Der MIT Kreisverband Nordhausen hatte am 19.02. zum Jahresempfang nach Nordhausen in den Kneiff-Garten geladen (Foto: CDU Kreisverband Nordhausen)
Viele der Wortmeldungen zielten ebenfalls auf Gesprächsangebote mit Ramelow ab. Hätte die CDU zentrale Themen durchsetzen können, wäre nach Meinung einiger Anwesender sogar eine Koalition mit den Linken denkbar gewesen. Aber zu einem Tango gehören immer noch zwei, wie Egon Primas die Voreingenommenheit einiger Vertreter Der Linken gegen eine solche Idee zu verstehen gab.
Einigkeit bestand hinsichtlich der Brandmauern gegenüber der AfD! Ziel muss es sein, durch klare Programmatik die AfD auf das Maß zurückzuführen, welches einer rechtsextremen Partei in Deutschland hinsichtlich des Wählerpotentials maximal möglich ist.
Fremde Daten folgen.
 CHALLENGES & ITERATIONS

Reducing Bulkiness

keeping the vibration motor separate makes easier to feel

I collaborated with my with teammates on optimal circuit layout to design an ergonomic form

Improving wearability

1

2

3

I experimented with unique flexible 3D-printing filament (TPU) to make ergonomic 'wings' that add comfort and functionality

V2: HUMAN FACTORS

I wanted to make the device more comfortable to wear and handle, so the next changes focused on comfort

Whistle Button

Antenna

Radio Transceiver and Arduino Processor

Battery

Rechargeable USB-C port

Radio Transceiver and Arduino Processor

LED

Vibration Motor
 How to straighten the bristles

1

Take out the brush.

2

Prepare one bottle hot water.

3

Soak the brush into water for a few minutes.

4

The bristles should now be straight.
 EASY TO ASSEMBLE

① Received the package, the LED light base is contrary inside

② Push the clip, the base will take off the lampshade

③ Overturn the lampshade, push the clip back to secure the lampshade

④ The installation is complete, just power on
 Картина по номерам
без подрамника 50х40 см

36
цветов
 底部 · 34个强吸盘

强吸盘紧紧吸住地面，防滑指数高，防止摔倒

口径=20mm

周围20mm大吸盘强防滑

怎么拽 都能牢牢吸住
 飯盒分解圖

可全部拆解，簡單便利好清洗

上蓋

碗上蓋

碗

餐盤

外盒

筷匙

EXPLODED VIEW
Repräsentative Umfragen sehen dieses bei 2 bis höchstens 13 Prozent. NPD und DVU sind regelmäßig an der 5 % Hürde gescheitert.

Wichtig dafür sind neben einer konservativeren und wirtschaftspolitischeren Agenda sowie entsprechender personeller Verkörperung auf Bundesebene durch Vertreter wie z. B. Friedrich Merz oder den MIT-Bundesvorsitzenden Carsten Linnemann, vor allen Dingen ein fairer Umgang untereinander und mannschaftliche Geschlossenheit.

So bleibt als Fazit neben der offenen und guten Gesprächskultur, welche wieder die Diskussion und Meinungspluralität innerhalb der Partei pflegt, die Hoffnung auf eine politische Neuausrichtung. Die avisierten Kreis- und Landesparteitage sowie auch die Entwicklungen in der Bundes-CDU ermöglichen entsprechende Weichenstellungen. Die aktuelle Situation muss für einen positiven Aufbruch genutzt werden.